The concept also applies in criminal justice and social psychology. Meares, Kahan, and Katyal (2004) discussed what it means for authority to dictate the proper behavior. They stated, according to the "group value" model, "the use of procedures regarded as fair by all parties facilitates the maintenance of positive relationships among group members, preserving the fabric of society, even in the face of the conflict of interest that exists in any group" (p. 1194). Although this specific example relates to the group, this concept translates into behaviors in general. When criminals understand that authorities are simply enforcing the law because they are instructed to do so, they believe it is fair and they therefore comply. Criminals who are given minimal punishment tend to view it as fair and therefore are more likely to find value intrinsically.

==Applications==
Real world applications of this theory can be observed amongst children and adults. With children and their motivation to comply with rules, the concept of insufficient justification should serve as a resource for parents, teachers, and those who are in positions of authority. Presented with strong external rewards, strong external punishment, or strong external threats, children are less likely internally motivated to perform with the desired behaviors.

This principle can also be applied in the professional workplace. Employees are less likely to work hard and often less likely to enjoy their work if high external rewards are offered. This being that employees are less obligated to internally justify their motives for working hard, because the external payoff is so great. More specifically, this theory can be applied to pay plans, benefit options, and promotions.

Another real-world application of the insufficient punishment theory involves a study done on honor code policies at military versus regular universities. The study was called Dissonance and the Honor System: Extending the Severity of Threat Phenomenon. The study discussed the consideration of ethical responsibility and academic dishonesty in collegiate settings as something of great concern. Recent estimates suggest that up to 70% of college students cheat at some point prior to graduation. When put under the honor system, students are expected to uphold their personal sense of moral responsibilities. In context of this study, students that are used to being threatened with severe punishment for academic dishonesty are more likely to be dishonest when the immediate threat of punishment is not present; whereas students that do not face the pressure of punishment act consistently with and without the threat of immediate punishment.

■ **INFORMATION PROVIDED**
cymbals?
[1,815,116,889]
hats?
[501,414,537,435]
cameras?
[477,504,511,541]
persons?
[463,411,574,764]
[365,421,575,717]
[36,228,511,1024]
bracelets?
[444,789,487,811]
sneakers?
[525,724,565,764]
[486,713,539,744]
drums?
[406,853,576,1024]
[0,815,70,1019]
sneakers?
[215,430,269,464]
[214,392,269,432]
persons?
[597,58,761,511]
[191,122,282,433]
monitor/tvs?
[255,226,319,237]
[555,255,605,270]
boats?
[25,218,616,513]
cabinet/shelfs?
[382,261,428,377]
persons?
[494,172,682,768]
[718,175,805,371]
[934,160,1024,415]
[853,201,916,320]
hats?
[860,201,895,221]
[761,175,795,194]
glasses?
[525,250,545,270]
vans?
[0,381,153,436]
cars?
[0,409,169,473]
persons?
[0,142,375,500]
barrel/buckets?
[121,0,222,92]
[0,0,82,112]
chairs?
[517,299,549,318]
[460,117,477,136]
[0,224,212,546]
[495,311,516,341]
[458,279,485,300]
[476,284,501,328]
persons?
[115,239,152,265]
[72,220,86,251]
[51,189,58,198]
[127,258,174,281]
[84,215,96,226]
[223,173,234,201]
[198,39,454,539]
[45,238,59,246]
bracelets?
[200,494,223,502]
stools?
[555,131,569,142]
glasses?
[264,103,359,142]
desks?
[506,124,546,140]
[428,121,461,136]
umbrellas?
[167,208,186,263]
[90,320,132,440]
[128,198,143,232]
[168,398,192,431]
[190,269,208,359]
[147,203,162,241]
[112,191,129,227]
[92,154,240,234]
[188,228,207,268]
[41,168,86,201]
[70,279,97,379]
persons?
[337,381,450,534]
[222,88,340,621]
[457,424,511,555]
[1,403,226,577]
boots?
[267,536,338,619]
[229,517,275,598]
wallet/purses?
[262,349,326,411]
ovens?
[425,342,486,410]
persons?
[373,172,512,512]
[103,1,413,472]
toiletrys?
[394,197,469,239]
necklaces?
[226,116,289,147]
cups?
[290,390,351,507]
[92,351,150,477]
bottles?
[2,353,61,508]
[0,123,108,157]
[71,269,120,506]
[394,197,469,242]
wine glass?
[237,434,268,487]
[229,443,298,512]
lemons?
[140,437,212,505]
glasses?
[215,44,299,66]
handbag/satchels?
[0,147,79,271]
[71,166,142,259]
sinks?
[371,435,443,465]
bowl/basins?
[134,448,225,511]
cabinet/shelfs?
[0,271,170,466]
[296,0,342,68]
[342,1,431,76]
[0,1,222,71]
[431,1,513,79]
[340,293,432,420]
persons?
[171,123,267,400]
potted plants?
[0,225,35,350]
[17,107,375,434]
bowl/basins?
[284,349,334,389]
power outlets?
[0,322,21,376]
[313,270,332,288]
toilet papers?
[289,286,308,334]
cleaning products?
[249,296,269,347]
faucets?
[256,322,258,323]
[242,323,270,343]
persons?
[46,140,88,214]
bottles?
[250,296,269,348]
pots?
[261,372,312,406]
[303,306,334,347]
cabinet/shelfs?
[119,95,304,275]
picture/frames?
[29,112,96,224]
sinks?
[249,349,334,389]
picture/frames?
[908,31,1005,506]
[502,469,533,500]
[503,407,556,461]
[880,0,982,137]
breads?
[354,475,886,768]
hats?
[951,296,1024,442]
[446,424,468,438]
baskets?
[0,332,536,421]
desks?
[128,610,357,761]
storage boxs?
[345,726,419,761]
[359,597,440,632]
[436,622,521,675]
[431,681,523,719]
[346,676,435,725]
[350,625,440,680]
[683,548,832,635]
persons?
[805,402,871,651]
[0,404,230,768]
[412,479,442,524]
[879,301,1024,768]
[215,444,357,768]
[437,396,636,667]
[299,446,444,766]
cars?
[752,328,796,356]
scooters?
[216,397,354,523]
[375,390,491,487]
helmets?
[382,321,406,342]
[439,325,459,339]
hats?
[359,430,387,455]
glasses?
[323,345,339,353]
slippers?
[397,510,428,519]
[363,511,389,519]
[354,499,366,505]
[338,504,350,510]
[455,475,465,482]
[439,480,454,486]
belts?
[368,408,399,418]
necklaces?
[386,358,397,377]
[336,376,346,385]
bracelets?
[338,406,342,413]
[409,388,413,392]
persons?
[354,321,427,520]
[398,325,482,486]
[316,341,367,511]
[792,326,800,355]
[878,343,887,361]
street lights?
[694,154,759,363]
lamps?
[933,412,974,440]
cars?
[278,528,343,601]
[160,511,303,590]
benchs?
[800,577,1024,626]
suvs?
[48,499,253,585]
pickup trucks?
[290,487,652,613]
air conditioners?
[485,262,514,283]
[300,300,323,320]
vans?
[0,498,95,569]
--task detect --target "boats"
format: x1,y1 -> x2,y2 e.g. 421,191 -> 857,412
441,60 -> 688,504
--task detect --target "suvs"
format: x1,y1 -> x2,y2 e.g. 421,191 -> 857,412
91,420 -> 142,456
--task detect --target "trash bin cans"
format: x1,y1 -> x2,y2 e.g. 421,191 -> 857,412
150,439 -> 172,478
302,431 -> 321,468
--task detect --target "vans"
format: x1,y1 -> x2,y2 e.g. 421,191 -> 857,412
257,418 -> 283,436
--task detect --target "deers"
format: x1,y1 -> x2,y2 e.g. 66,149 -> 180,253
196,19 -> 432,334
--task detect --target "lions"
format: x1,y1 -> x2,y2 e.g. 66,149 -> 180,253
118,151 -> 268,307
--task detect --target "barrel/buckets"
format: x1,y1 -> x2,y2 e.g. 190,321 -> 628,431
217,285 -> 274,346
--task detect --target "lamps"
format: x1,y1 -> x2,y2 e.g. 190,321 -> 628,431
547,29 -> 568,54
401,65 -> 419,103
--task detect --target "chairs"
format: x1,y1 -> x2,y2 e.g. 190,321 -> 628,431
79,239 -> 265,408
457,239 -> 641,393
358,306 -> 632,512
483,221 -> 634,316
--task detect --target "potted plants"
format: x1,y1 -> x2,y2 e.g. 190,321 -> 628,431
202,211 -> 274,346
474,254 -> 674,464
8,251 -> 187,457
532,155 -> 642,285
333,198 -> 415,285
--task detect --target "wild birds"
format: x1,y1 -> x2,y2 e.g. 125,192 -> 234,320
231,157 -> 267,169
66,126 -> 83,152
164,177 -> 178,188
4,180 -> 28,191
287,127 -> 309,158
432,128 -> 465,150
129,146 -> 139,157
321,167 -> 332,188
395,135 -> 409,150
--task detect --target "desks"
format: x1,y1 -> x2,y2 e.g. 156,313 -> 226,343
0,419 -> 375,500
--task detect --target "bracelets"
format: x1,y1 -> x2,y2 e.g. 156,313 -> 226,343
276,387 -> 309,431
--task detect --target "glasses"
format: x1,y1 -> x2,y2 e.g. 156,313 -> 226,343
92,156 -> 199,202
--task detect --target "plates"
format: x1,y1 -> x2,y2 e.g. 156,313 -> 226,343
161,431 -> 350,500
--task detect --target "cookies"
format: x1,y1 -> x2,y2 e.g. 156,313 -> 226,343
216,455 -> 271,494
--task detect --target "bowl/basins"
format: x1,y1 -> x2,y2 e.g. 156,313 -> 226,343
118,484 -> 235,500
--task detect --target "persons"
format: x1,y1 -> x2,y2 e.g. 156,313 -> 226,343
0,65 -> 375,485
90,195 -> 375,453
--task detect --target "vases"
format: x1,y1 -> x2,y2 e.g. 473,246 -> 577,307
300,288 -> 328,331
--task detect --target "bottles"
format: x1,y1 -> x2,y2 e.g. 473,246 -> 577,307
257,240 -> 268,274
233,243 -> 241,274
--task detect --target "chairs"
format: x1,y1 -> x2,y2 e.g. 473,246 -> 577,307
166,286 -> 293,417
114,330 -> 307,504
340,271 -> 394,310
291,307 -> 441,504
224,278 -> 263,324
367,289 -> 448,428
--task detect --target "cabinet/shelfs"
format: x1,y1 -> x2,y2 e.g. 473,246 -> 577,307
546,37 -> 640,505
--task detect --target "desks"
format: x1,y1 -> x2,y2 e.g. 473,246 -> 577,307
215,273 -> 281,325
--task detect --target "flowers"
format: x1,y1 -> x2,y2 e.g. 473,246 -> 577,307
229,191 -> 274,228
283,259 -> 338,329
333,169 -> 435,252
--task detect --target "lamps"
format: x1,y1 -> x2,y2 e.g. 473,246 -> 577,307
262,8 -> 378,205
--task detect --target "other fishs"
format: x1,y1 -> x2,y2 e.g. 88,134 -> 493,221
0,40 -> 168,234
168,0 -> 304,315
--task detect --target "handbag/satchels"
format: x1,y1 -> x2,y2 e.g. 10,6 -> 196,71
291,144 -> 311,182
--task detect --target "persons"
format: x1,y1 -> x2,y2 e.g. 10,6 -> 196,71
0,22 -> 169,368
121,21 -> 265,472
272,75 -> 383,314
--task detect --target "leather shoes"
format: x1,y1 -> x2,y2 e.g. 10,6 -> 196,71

■ **SET OF TASKS**
- 1) Update the passage on insufficient justification from "The concept also" up to and including "find value intrinsically.", replacing "minimal punishment" with "mild punishment".
- 2) Answer these questions from the passage on insufficient justification:
(a) In what year was the discussion by Meares, Kahan, and Katyal published?
(b) Which three workplace areas is the theory said to apply to?
(c) According to recent estimates, up to what share of college students cheat before graduation?
- 3) According to the passage on insufficient justification, why are employees less likely to work hard when high external rewards are offered?

■ **EXPECTED RESULTS**
- 1)
The concept also applies in criminal justice and social psychology. Meares, Kahan, and Katyal (2004) discussed what it means for authority to dictate the proper behavior. They stated, according to the "group value" model, "the use of procedures regarded as fair by all parties facilitates the maintenance of positive relationships among group members, preserving the fabric of society, even in the face of the conflict of interest that exists in any group" (p. 1194). Although this specific example relates to the group, this concept translates into behaviors in general. When criminals understand that authorities are simply enforcing the law because they are instructed to do so, they believe it is fair and they therefore comply. Criminals who are given mild punishment tend to view it as fair and therefore are more likely to find value intrinsically.

- 2)
(a) 2004.
(b) Pay plans, benefit options, and promotions.
(c) Up to 70%.

- 3) When the external payoff is so great, employees feel less obligated to justify their motives for working hard internally. This makes them less likely to work hard and often less likely to enjoy their work.